About Calderón's move Fazio wrote: "The media dirty war is an attempt to convince Mexicans that all politicians are corrupt (which is in large part true) and that his party, the PAN, is the only electoral option. False. The PAN forms part of the corruption-simulation-impunity chain." The PAN's rise in the pre-election polls after the operation would seem to confirm Fazio's thesis.
Mexico-based UN advisor Edgardo Buscaglia contends that without "dismantling the criminal-asset networks supporting criminal enterprises, and without attacking high-level corruption … criminal groups will act rationally by re-assigning more financial and economic resources to protecting themselves through added corruption and by increasing the levels and scale of 'organized violence'."
Narco-Bankers, Drug Summits and Presidents
Few events are more emblematic of the fusion of high-level government officials, corporate finance, and drug trafficking than a meeting in Mérida between then-President George W. Bush and Calderón in March 2007. The meeting hatched the initial plans of the Mérida Initiative, or Plan Mexico, which has made Mexico the number one recipient of U.S. military aid in Latin America, surpassing Colombia. Narco News reported the Mérida summit was being hosted at the property of accused narcotrafficker and money launderer Roberto Hernández Ramírez. The narco-estate had also been the site of a 1999 anti-drug summit between President Bill Clinton and his Mexican counterpart Ernesto Zedillo.

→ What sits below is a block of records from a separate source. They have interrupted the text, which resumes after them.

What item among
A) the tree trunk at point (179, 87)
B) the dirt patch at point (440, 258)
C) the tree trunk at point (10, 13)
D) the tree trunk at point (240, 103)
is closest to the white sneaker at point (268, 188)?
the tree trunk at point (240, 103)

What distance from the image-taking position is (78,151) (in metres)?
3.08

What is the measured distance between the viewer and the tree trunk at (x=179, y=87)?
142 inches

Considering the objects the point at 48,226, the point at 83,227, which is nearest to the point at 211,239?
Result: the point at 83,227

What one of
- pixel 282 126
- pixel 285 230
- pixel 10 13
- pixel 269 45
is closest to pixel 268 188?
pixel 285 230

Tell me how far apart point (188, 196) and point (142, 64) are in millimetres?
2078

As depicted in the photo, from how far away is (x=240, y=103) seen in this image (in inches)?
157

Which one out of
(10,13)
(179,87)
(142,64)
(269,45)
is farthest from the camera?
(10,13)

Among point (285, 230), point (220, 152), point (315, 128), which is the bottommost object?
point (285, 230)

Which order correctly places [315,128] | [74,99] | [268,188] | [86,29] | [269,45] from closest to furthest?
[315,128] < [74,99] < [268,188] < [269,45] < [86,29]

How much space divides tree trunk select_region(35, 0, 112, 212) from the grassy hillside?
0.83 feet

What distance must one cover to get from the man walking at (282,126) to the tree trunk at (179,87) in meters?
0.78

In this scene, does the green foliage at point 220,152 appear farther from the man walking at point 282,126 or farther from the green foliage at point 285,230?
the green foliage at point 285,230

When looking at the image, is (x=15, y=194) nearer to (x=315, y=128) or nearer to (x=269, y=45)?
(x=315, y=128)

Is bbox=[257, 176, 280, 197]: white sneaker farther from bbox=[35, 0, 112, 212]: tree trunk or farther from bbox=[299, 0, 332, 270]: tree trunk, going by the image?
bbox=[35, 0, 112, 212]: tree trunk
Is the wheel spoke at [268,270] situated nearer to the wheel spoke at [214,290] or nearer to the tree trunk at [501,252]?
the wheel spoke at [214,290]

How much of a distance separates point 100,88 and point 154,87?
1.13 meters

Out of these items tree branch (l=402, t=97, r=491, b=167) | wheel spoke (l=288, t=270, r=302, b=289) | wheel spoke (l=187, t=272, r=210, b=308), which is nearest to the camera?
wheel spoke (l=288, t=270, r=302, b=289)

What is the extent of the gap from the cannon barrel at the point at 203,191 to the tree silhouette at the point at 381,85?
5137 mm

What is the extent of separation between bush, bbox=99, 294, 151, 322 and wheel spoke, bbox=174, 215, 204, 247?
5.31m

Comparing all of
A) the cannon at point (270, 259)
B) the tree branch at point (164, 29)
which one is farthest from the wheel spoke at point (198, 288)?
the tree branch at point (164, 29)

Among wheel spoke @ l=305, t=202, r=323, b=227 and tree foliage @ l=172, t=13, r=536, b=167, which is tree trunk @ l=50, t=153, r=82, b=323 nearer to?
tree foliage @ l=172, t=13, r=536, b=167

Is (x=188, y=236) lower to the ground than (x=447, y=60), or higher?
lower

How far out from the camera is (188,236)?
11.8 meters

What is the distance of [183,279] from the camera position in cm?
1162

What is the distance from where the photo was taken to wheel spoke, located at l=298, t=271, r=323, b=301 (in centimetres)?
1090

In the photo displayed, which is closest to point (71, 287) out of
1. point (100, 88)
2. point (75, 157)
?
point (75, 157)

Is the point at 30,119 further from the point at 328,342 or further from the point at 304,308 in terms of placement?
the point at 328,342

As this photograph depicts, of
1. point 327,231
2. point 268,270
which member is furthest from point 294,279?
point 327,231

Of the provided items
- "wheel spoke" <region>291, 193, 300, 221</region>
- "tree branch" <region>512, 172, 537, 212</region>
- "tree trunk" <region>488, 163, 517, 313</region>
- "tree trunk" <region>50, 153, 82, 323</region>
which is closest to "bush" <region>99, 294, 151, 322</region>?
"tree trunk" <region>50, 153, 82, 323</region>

At the time of the 1999 meeting, Hernández was the owner of Mexico's national bank, Banamex. By the time of the following presidential summit in 2007, Hernández had become a board member of Citigroup, which had bought Banamex. (Mexican daily Por Esto! and Narco News broke the story about the narco-banker and defeated Citigroup's libel and slander suit against their reporters; for a full account, see The Narco News Bulletin.)

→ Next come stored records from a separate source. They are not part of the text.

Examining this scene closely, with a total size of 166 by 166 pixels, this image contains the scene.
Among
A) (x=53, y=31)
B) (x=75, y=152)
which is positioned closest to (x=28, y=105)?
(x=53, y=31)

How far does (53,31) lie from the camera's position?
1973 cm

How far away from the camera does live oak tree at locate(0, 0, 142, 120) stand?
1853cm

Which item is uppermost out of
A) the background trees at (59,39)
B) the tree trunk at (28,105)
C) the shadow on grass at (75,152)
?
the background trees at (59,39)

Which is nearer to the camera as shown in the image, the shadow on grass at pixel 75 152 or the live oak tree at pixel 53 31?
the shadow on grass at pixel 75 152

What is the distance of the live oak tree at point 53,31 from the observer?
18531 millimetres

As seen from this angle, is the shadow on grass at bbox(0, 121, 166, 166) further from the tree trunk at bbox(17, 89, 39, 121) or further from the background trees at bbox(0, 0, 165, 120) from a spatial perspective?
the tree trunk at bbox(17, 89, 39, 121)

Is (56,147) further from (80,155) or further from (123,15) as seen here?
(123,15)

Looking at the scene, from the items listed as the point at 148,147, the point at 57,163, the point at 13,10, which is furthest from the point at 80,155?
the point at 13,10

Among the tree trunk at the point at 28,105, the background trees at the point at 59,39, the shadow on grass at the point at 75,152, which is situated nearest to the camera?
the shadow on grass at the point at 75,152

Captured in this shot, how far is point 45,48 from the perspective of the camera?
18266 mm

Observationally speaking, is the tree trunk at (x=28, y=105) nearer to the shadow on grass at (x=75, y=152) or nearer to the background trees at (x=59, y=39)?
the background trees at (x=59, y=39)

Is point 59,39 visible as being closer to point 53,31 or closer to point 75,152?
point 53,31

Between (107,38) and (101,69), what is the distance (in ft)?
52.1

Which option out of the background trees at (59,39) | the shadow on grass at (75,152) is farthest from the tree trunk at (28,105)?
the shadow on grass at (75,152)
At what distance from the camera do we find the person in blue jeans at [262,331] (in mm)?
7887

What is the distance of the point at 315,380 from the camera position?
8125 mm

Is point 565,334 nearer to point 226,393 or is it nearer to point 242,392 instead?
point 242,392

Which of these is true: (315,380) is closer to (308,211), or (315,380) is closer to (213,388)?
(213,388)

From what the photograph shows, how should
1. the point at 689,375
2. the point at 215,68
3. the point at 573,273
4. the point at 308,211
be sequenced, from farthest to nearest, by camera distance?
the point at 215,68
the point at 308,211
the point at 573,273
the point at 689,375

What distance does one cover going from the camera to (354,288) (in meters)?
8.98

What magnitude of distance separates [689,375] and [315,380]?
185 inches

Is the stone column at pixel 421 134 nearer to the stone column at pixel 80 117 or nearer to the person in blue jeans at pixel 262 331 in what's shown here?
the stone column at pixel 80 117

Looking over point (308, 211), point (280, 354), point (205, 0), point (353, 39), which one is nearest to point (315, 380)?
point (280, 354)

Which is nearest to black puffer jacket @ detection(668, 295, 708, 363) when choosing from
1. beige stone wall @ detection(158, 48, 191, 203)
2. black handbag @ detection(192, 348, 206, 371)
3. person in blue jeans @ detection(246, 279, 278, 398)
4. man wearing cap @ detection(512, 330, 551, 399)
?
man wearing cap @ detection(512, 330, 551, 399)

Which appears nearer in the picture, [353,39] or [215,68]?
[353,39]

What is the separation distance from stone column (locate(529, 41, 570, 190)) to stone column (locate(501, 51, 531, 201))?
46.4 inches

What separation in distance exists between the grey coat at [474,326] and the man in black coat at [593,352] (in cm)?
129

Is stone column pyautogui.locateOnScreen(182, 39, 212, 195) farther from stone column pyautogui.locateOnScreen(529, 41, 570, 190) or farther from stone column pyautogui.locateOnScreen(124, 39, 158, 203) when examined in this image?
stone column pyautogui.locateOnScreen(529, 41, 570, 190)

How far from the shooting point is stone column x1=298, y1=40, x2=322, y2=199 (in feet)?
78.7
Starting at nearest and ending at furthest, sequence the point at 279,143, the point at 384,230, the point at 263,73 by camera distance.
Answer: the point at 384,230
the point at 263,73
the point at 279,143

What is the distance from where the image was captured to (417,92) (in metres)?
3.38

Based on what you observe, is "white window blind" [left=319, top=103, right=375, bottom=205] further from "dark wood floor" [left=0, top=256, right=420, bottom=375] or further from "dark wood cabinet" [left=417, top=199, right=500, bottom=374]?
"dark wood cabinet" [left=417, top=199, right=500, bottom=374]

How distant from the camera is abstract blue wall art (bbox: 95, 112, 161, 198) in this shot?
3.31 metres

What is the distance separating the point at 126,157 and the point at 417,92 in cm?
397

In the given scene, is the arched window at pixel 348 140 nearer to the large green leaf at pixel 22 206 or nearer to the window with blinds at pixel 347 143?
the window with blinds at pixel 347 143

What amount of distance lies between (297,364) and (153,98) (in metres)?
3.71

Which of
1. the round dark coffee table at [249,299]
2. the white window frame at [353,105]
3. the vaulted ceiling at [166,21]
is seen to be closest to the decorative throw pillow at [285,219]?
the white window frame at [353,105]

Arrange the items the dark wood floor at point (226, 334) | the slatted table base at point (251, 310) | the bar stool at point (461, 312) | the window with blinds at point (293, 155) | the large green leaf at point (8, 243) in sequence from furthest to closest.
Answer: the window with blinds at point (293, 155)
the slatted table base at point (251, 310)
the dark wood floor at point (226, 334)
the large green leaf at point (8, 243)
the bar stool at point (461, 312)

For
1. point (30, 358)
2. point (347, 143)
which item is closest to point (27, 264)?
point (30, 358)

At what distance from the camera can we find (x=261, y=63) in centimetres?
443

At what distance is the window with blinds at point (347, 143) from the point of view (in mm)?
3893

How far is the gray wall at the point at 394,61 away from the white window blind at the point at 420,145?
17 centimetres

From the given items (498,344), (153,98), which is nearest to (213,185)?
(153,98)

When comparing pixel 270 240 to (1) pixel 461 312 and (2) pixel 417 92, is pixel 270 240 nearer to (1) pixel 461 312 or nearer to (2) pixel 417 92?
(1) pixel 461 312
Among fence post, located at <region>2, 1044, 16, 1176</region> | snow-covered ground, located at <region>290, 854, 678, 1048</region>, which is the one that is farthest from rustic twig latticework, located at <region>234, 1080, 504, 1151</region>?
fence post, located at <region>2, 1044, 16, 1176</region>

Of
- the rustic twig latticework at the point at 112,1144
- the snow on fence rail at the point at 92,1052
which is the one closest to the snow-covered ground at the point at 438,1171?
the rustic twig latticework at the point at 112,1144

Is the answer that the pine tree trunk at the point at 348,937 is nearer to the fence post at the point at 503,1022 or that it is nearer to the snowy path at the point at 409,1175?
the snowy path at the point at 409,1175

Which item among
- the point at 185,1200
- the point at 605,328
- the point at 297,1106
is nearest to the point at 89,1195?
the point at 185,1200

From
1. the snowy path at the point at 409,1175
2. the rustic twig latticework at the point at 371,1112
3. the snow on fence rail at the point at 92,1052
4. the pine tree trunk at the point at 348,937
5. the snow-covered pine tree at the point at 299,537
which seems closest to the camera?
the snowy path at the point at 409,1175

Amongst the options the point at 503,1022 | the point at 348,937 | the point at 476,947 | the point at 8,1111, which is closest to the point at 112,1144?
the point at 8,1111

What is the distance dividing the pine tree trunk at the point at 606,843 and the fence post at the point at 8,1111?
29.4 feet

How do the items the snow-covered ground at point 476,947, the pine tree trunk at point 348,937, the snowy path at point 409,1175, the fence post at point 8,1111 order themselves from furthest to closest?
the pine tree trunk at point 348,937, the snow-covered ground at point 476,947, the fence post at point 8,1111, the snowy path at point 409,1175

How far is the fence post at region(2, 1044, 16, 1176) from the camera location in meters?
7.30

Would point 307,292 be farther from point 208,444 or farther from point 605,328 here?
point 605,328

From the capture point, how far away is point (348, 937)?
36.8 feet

As Clinton's Treasury Secretary, Robert Rubin led a money laundering investigation against Banamex in 1998. But according to a former U.S. customs agent, Rubin helped shutdown the Banamex investigation once customs agents began implicating top-level officials in the Mexican government. By 2001, Rubin had joined Citigroup and led the financial firm's buyout of Hernández's Banamex. Considering the financial company's established links with drug money laundering in Mexico, the purchase of Banamex put Citigroup in a position to bank millions of dollars in illegal drug profits.
Around We Go
Rubin, Hernández and Citigroup are all part of a system, rarely punished beyond a fine, with privileged access to power. The message could not be clearer: Those in the top echelons of the drug trade – and their necessary politico-banker allies – will continue to profit from the trade in illicit drugs, while the artillery of Plan Mexico is directed at the replaceable pawns of the lucrative business. Washington is funding both sides of the drug war. U.S. military aid to this corrupt system has flowed rapidly under the Obama administration.
Meanwhile, Mexicans are left to ponder the violent and corrupt political system they are left with ahead of the July elections. Election polls project that 60 percent of all eligible voters will simply stay home, while a campaign for a blank vote of protest gains momentum.
Most Mexicans clearly understand the post-NAFTA reality: As the economy rots in joblessness, their politicians court powerful moneyed interests; whether from the drug trade, multinational corporations, or both at the same time. The supposed “failed state” looks a lot more like a corporate-backed narco-state.
Notes:
1. This premise is borrowed from Teo Ballvé's unpublished May 2009 manuscript: "Territories of Partition: Warlord Governance and the Predatory State." The paper details a similar process underway in Colombia, which dynamics in Mexico increasingly resemble.
Todd Miller is a NACLA Research Associate.